In fact, Justice Kennedy cites only one explicit statement from the Chief’s opinion to which he seems to object, viz., the Chief’s assertion that “the way to stop discriminating on the basis of race is to stop discriminating on the basis of race.” But, of course, this is just rhetoric, specifically in response to the dissent, and was not a holding of any kind. Kennedy uses similar rhetoric in his response to the dissent. See p. 17 of his opinion: “The idea that if race is the problem, race is the instrument with which to solve it cannot be accepted as an analytical leap forward.” Indeed, Justice Kennedy’s opinion is not without its occasional rhetorical idiosyncracies (some might say excesses). See, e.g., his next sentence: “And if this is a frustrating duality of the Equal Protection Clause, it simply reflects the duality of our history and our attempts to promote freedom in a world that sometimes seems set against it.” It is odd to deprive an opinion of full precedential value over a disagreement on rhetoric, but my initial reading of these opinions suggests that that is what happened here.

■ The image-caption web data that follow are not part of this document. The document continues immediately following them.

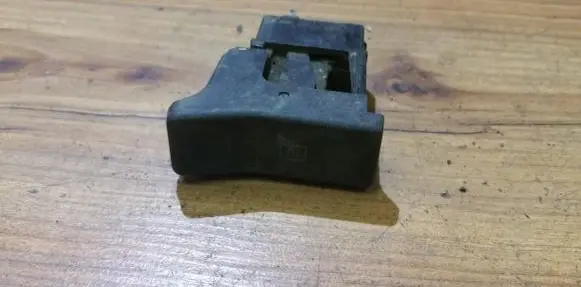 Audi 80 90 B2 Windscreen/window heater switch 853941503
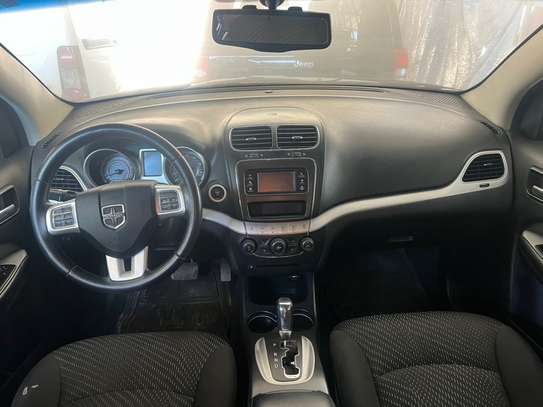 Dodge Journey 7 places image 6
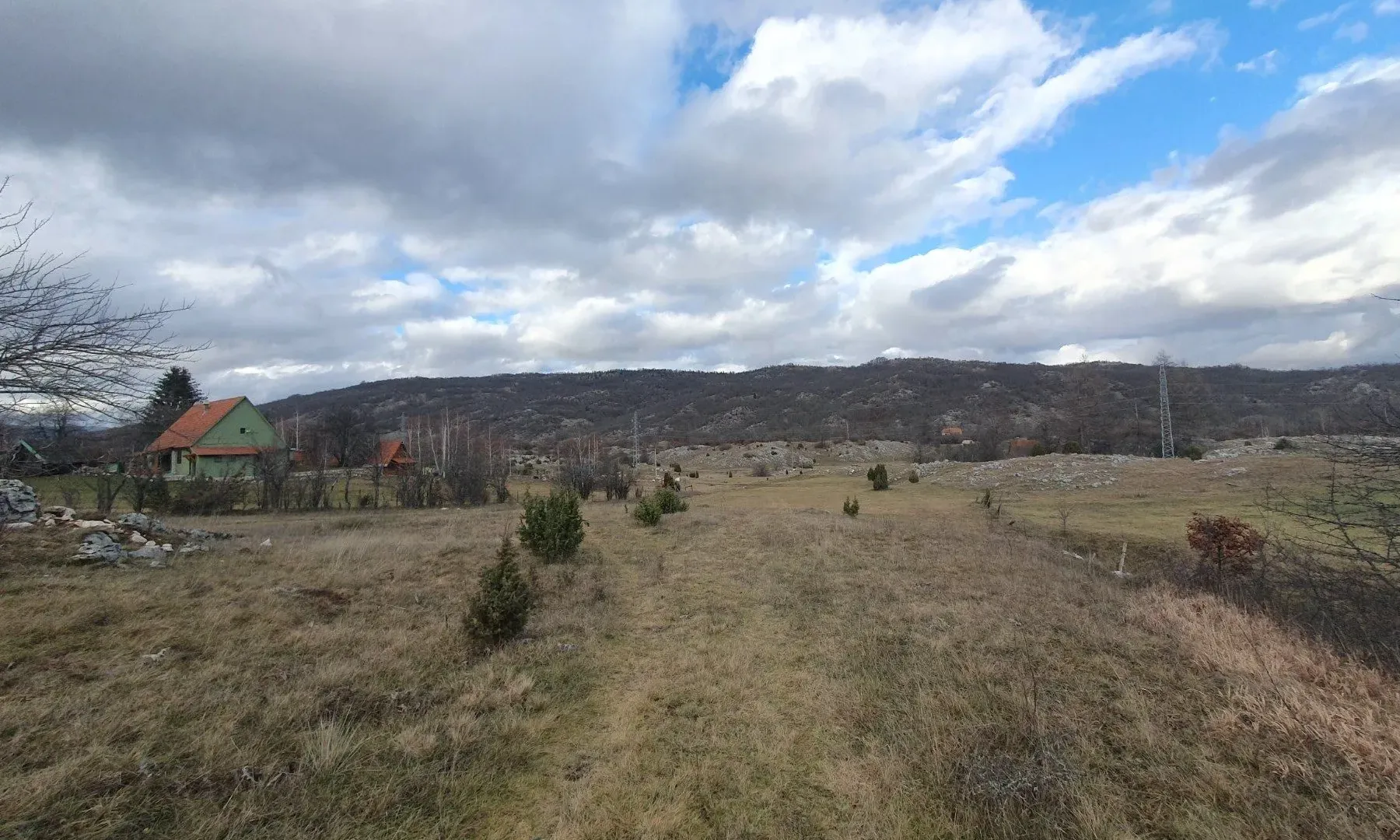Prodaja, plac, 12774m², Plužine, Crna Gora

2. The opinions of the Chief and Kennedy both focus on the facts in the individual programs at issue. As they pointed out, neither program seemed focused on avoiding bad outcomes associated with racial isolation because there was not a great deal of racial isolation in these schools. Moreover, in both cases, the school districts divided their students into only two racial categories: white and non-white in Seattle, black and non-black in Jefferson County. This decision of the school boards, given the racial diversity of America today (and in Seattle in particular) seems almost anachronistic, and the Seattle schools apparently did not do a sufficiently good job of justifying it. (It was a bit more justified in Jefferson County, at least as a device of administrative convenience, because the vast majority of students were either black or white.)

Accordingly, whether school boards can address racial isolation — or otherwise manipulate the racial demographics of their schools, even with explicit racial measures, to avoid a racial mix for which they have good reason to believe is associated with bad educational outcomes — was simply not decided in these cases. Of course, school boards may not be willing to take their chances that their use of race will pass strict scrutiny under the Court’s analysis. But those who do still have a fighting chance and a road map of the pitfalls they must avoid.